**WHAT TO WORK ON**
Please count the lines of the data below that contain the string "banner", treating uppercase and lowercase as different. Reply with the number alone.

**EXCERPTED DATA**
--
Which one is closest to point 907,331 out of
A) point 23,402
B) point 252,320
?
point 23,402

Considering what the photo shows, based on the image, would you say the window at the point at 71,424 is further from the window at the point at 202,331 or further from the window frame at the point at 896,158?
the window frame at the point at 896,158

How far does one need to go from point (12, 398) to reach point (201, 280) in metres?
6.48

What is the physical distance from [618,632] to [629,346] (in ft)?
--
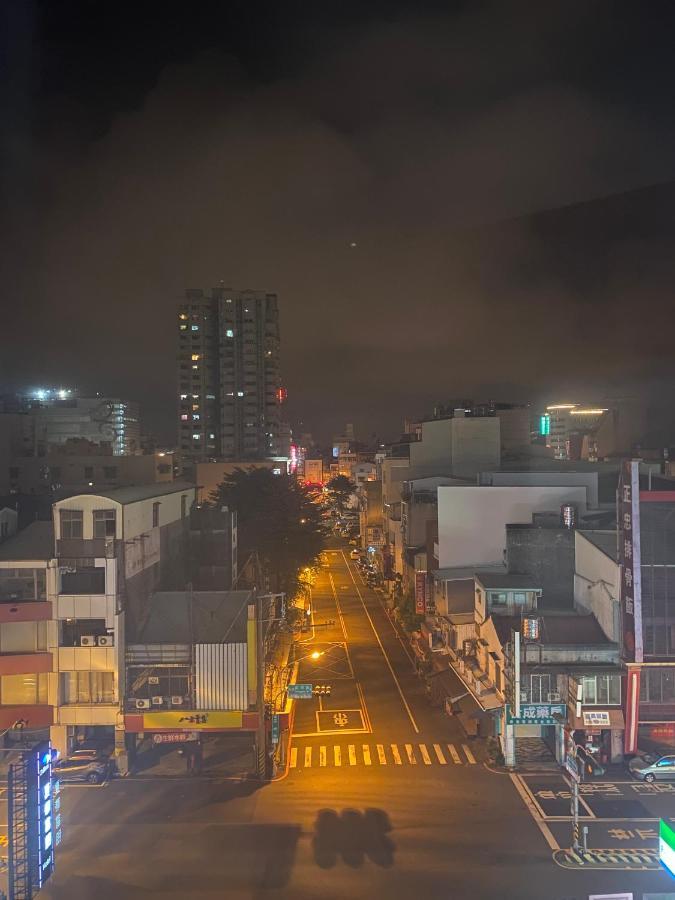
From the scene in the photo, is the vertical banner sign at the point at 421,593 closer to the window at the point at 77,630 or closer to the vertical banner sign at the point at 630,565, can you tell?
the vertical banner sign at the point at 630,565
--
**FINISHED EXERCISE**
2